Lak Si (หลักสี่, /th/) is one of the 50 districts (khet) of Bangkok, Thailand. It is bounded by (from the north clockwise): Don Mueang, Bang Khen and Chatuchak of Bangkok; Mueang Nonthaburi district and Pak Kret district of Nonthaburi province.

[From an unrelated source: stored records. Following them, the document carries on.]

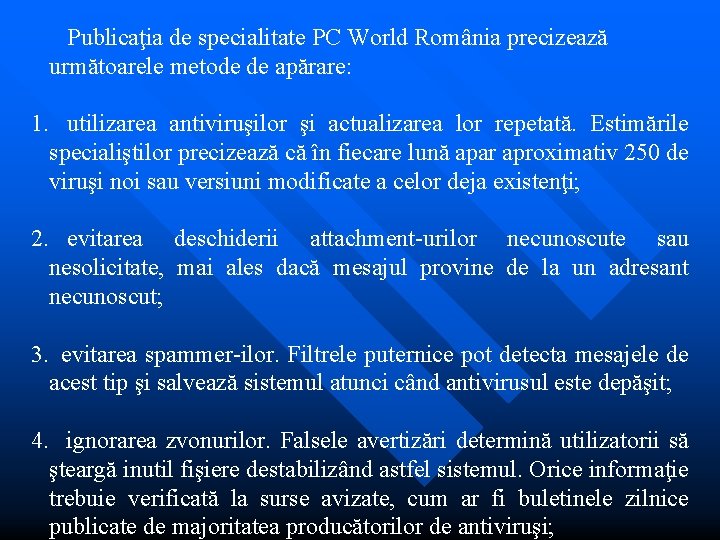 Publicaţia de specialitate PC World România precizează următoarele metode de apărare:

1. utilizarea antiviruşilor şi actualizarea lor repetată. Estimările specialiştilor precizează că în fiecare lună apar aproximativ 250 de viruşi noi sau versiuni modificate a celor deja existenţi;

2. evitarea deschiderii attachment-urilor necunoscute sau nesolicitate, mai ales dacă mesajul provine de la un adresant necunoscut;

3. evitarea spammer-ilor. Filtrele puternice pot detecta mesajele de acest tip şi salvează sistemul atunci când antivirusul este depăşit;

4. ignorarea zvonurilor. Falsele avertizări determină utilizatorii să şteargă inutil fişiere destabilizând astfel sistemul. Orice informaţie trebuie verificată la surse avizate, cum ar fi buletinele zilnice publicate de majoritatea producătorilor de antiviruşi;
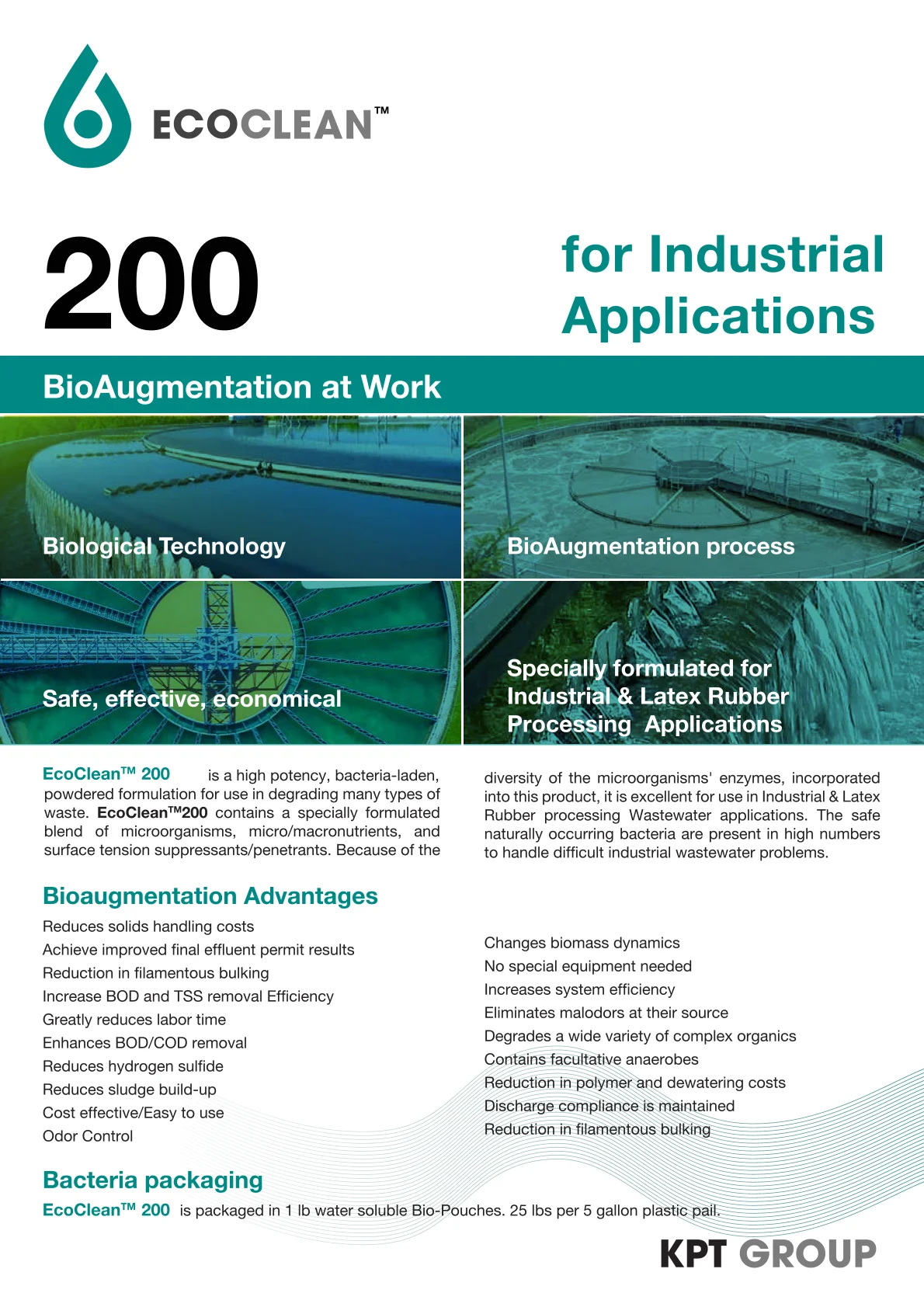 ECOCLEAN™

200

for Industrial Applications

BioAugmentation at Work

Biological Technology

BioAugmentation process

Safe, effective, economical

Specially formulated for Industrial & Latex Rubber Processing Applications

EcoClean™ 200 is a high potency, bacteria-laden, powdered formulation for use in degrading many types of waste. EcoClean™200 contains a specially formulated blend of microorganisms, micro/macronutrients, and surface tension suppressants/penetrants. Because of the diversity of the microorganisms' enzymes, incorporated into this product, it is excellent for use in Industrial & Latex Rubber processing Wastewater applications. The safe naturally occurring bacteria are present in high numbers to handle difficult industrial wastewater problems.

Bioaugmentation Advantages

Reduces solids handling costs
Achieve improved final effluent permit results
Reduction in filamentous bulking
Increase BOD and TSS removal Efficiency
Greatly reduces labor time
Enhances BOD/COD removal
Reduces hydrogen sulfide
Reduces sludge build-up
Cost effective/Easy to use
Odor Control

Changes biomass dynamics
No special equipment needed
Increases system efficiency
Eliminates malodors at their source
Degrades a wide variety of complex organics
Contains facultative anaerobes
Reduction in polymer and dewatering costs
Discharge compliance is maintained
Reduction in filamentous bulking

Bacteria packaging

EcoClean™ 200 is packaged in 1 lb water soluble Bio-Pouches. 25 lbs per 5 gallon plastic pail.

KPT GROUP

The district is served by SRT Dark Red Line (at Thung Song Hong station, Lak Si station and Kan Kheha station) and MRT Pink Line (at Muang Thong Thani MRT station, Chaeng Watthana 14 MRT station, Government Complex MRT station, National Telecom MRT station, Lak Si station and Rajabhat Phranakhon MRT station)

==History==
The name Lak Si means 'fourth milestone' referring to the fourth milestone of Khlong Prem Prachakon (คลองเปรมประชากร), a canal dug during King Chulalongkorn's reign linking Bangkok to Bang Pa-in. Lak Si became a district on 21 November 1997, separating from Don Mueang District.

==Administration==
The district is divided into two sub-districts (khwaeng).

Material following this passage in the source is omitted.